* _SOURCE PASSAGE_:
Furthermore, there are doubts as to whether there was another woman, nor need there have been one.  Gillette may have murdered Brown simply because he didn’t want to marry her.  It would have at least been realistic had there been another woman, but she too may have been dreamed up by Dreiser.  As far as the novel goes, Sondra is not just another woman.  She is upper-class.  And throughout the early part of the story, we are made aware that Clyde is ambitious, for it is the theme of ambition that accounts for the word “American” in the title.  As a result, we doubt that he ever loved either woman.  Or rather, he loved Sondra, but only because she was rich and upper-class.

There are many movies in which women try to rise socially by marrying into the upper class, and often as not, they succeed.  But while we are sympathetic to a woman’s attempt to marry up, we do not extend the same attitude toward men.  Men are allowed to marry down for the sake of love, but when they try to marry up, we just don’t like it.  In fact, it may even be that this is the real reason Clyde is punished, for not being content with his lot in life, since the novel goes to great lengths to make it clear that he did not commit the crime for which he was charged.

(Spatial reasoning dataset excerpts)
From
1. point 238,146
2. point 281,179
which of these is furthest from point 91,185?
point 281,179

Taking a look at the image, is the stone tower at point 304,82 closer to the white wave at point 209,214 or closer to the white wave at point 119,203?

* _PROBLEMS_:
A – Answer these from the passage on Dreiser's novel:
(i) What social class does Sondra belong to?
(ii) Which theme accounts for the word "American" in the title?
(iii) What are men allowed to do for the sake of love?
B – Carry the passage on Dreiser's novel forward from its final sentence.

* _ANSWERS_:
A –
(i) She is upper-class.
(ii) The theme of ambition.
(iii) Marry down.

B –
The other day, I happened to watch Woody Allen’s Match Point (2005).  It readily calls to mind an earlier movie of his, Crimes and Misdemeanors (1989), in which someone also gets away with murder and lives happily ever after.  Also, we see the protagonist reading Dostoevsky’s Crime and Punishment, which is also about a man that commits a murder.  Finally, music from various operas is heard throughout the movie.  Operas often involve lust and murder, or so I’ve been told.

About halfway through this movie, however, I began to notice similarities between this movie and An American Tragedy.  But there were also many differences, and I figured that including a discussion of Match Point in this review would be a stretch.  But then it occurred to me that whenever I fancy that I’ve had an original thought, it usually turns out that lots of other people have already had that thought.  So, I Googled it.  Lots of other people have already had that thought.  One critic suggested that since the story is set in England, the movie’s title should have been A British Tragedy.  The identities are now as follows:

Chris (Jonathan Rhys Meyers) = George = Clyde

Nola (Scarlett Johansson) = Alice = Roberta

Chloe (Emily Mortimer) = Angela = Sondra

Chris, like Clyde, is ambitious.  He is a tennis player.  I don’t know if that has anything to do with the fact that a tennis racket was the murder weapon used by Chester Gillette, but I suspect the main reason is to supply us with a simile.  In the opening scene of the movie, we see a tennis ball being hit back and forth between two unseen players.  Suddenly, the ball hits the top of the net and bounces straight up.  The match will be determined by which way the ball falls, on which side of the net, a matter of sheer luck.  We hear Chris saying that as in tennis, so much of life is a matter of luck.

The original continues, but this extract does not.